Returns on AI investments may be harder to achieve than the hype suggests
05 November 2025 | Research and Insights
Article | PDF (3 pages) | Applications Data and Strategies
NVIDIA has conducted a survey of various telecoms operators (including mobile, fixed and cable companies), as well as their hardware and software suppliers, for the past 3 years.1 NVIDA is one of the most significant vendors in the world in regards to AI and generative AI (GenAI) and is keen to promote the ongoing growth of AI, but there appears to have been a minor pause in some aspects of AI roll-outs when compared to last year’s survey results. The same observations have also been made by a researcher at MIT, who noted that only 5% of AI projects have exhibited any return on investment, meaning that 95% are given no returns for business.2 Nonetheless, the results of NVIDIA’s survey show plenty of positives. For example, the number of respondents using or implementing AI increased by 8 percentage points between 2023 and 2024, which means that 97% of respondents are now engaged with AI and 49% are actively using it. This aligns with the research from MIT, which noted that 40% of its respondents are deploying AI and 80% are investigating it.

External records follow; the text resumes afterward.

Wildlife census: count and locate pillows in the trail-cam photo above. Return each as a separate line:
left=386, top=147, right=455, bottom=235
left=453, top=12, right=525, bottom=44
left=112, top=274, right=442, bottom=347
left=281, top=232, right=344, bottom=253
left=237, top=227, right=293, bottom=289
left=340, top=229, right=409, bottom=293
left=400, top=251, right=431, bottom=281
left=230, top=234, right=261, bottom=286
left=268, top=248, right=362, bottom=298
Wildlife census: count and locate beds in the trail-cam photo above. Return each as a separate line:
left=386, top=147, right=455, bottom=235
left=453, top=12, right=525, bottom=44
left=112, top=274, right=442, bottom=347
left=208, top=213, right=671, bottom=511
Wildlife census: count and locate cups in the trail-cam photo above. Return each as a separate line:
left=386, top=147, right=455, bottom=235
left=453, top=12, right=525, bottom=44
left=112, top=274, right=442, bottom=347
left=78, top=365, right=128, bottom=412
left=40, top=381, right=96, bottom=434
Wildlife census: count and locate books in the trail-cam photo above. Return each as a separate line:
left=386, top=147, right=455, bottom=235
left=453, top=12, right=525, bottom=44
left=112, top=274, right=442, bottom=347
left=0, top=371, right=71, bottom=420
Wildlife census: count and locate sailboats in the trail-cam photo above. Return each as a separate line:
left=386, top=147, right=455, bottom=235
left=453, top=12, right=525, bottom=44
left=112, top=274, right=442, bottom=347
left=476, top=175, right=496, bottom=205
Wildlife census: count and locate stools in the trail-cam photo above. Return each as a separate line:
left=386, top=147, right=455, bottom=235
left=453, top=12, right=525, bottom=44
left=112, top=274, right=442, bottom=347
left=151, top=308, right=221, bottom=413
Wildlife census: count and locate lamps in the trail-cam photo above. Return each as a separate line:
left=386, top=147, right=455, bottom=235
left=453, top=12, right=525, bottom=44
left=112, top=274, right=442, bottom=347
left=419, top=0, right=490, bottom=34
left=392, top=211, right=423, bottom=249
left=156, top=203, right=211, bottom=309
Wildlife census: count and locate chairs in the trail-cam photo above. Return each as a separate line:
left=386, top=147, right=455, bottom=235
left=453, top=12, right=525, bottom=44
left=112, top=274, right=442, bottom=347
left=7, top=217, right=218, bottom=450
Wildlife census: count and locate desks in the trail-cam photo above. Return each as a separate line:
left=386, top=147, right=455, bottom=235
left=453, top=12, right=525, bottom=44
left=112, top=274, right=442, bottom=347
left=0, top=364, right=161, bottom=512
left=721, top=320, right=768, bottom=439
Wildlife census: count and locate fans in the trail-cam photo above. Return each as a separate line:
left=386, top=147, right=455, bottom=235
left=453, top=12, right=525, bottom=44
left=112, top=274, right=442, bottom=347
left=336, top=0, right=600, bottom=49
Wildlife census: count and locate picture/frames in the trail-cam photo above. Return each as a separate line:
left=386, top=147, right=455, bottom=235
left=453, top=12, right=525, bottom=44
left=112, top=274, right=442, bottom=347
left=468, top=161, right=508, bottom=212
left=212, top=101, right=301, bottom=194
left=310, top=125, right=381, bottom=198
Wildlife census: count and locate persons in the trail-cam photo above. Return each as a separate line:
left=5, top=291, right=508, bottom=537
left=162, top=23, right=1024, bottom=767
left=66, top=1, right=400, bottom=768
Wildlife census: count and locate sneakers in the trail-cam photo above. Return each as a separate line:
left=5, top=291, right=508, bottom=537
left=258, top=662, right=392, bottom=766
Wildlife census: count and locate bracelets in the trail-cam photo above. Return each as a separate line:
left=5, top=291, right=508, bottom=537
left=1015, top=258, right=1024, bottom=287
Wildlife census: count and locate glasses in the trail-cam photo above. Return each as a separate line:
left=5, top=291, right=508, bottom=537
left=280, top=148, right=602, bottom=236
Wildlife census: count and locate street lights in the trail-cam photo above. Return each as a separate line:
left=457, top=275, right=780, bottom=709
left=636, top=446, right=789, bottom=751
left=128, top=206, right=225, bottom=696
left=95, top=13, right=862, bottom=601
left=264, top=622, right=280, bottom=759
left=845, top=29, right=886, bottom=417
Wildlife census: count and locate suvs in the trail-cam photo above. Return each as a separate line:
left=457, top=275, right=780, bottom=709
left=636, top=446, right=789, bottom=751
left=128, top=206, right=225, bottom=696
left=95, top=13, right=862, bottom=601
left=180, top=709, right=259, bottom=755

The two core business justifications for the use of AI are cost savings and increased revenue. However, there is a realisation that returns on AI investments are not that straightforward and are harder to come by than the market hype suggests.
1 NVIDIA, State of AI in Telecommunications.
2 Aditya Challapally conducted research based on 150 interviews with technology leaders, a survey of 350 employees and an analysis of 300 public AI deployments and found a clear divide between success stories and stalled projects. MIT NANDA (2025), The GenAI Divide: State of AI in Business 2025.